-- À réaliser --
Reprenez le texte sur la communication en entreprise après sa dernière phrase et rédigez-en la suite.
===== Texte extrait =====
Cette notion technique de la communication a petit à petit pris le pas sur l’approche authentique de la communication qu’est la relation humaine, notamment au sein des organisations. Elle a ainsi accompagné le management vertical de l’entreprise, déroulant une information top-down destinée à intégrer, faire adhérer et animer des collaborateurs souvent cantonnés dans leur posture de récepteurs de messages, avec leurs managers comme prescripteurs. Un modèle de communication dont nous voyons les limites aujourd’hui. Bousculés par l’émergence de nouveaux codes qui ont investi le monde de l’entreprise et contribué à émanciper les salariés.
Internet et les réseaux sociaux ont véritablement bouleversé notre rapport à l’information et à la communication, en offrant à tout un chacun un espace de liberté illimité pour diffuser et surtout partager une information qu’il a soigneusement sélectionnée, voire produite. Cette parole libérée sur la Toile appelle aujourd’hui une communication plus authentique. Elle invoque un changement de ton qui frôle la connivence, avec sobriété et humilité dans une posture d’égal à égal.
Cette remise en cause d’une communication « instrumentalisée » orchestrée par un émetteur « sachant » vers sa cible « candide » est à mettre en perspective des nouveaux rapports des marques avec leurs clients et des nouvelles aspirations des collaborateurs de l’entreprise en matière de management, avec comme valeur commune : la confiance.
Une quête de confiance qui rend clients et collaborateurs solidaires dans leur engagement vis-à-vis de l’entreprise. La recherche de sens et de transparence, le besoin d’écoute et de reconnaissance des parties prenantes de l’entreprise ont ainsi fait tomber les frontières entre communication externe et communication interne.
Cette nouvelle communication s’érige en pivot de la « symétrie des attentions » et soutient ce principe fondamental selon lequel la qualité de la relation entre une entreprise et ses clients est symétrique de la qualité de la relation de cette entreprise avec ses collaborateurs. [à lire aussi : Collaborateur vs Client ? Et si on visait plutôt l’alignement des expériences…] Avec comme objectif de susciter auprès des clients et des collaborateurs, via la parole de l’entreprise, des émotions positives, ferment de leur motivation à agir et à s’engager en faveur de celle-ci.
===== Données disponibles =====
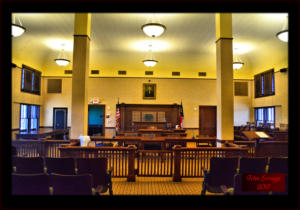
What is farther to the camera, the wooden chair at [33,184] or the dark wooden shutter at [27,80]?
=====
-- Réponse attendue --
Une nouvelle communication qui donne à voir l’entreprise, et qui l’incarne en transparence en réinvestissant le potentiel humain. [à lire aussi : L'Entreprise Incarnée dans toutes ses dimensions] Une communication ouverte sur le dialogue, où les marques échangent avec leurs clients et les managers débattent avec leurs équipes. Bref, une communication qui prend soin de la relation, à l’écoute des besoins des clients comme des salariés, et qui porte leur voix, comme signe d’appartenance et gage de confiance.
Selon le baromètre 2019 Paris Workplace, « La qualité des relations au travail est LE facteur le plus décisif pour générer du bien-être et de la performance. Les interactions, lorsqu’elles sont de qualité, facilitent la circulation de l’information, la transmission des savoirs et l’adhésion des collaborateurs. Ce faisant, elles deviennent un véritable levier de performance et d’attachement des salariés à leur entreprise ».
Et l’enjeu est bien là pour l’entreprise, dans cette nouvelle relation, plus horizontale, qu’elle tisse avec ses parties prenantes, en passant d’une simple logique d’adhésion à une véritable dynamique d’appropriation. D’une stratégie de communication à une culture du dialogue.
Un dialogue ouvert et sincère qui doit prendre sa source au cœur de l’entreprise, sur les questions du travail. Car donner la parole aux collaborateurs pour débattre des règles, des contraintes, des ressources…de leur activité, c’est les reconnaître dans leur autorité sur leur métier et c’est leur donner le pouvoir d’agir au sein de l’organisation. Dans un contexte où le changement est devenu la règle, il faut s’adapter continuellement. Et les solutions ne peuvent s’élaborer que dans un effort commun, par un dialogue permanent pour confronter les objectifs stratégiques avec les réalités opérationnelles.
Dans son ouvrage « Le travail à cœur », Yves Clot, psychologue du travail, insiste sur l’importance du collectif pour débattre du travail « bien fait » : « Une communauté de pratiques qui forme un cercle d’échanges dans lequel on s’intéresse moins aux limites de chacun qu’aux limites de l’activité elle-même… ».
La culture du dialogue sur le travail constitue un formidable accélérateur de progrès et un moyen d’irriguer toute l’organisation d’un souffle d’innovation. Une pratique susceptible de réconcilier performance sociale et performance économique. [à lire aussi : Les espaces de discussion sur le travail]
L’enjeu de la qualité du dialogue sur le travail dépasse d’ailleurs le cadre de l’entreprise et rejailli sur la société toute entière.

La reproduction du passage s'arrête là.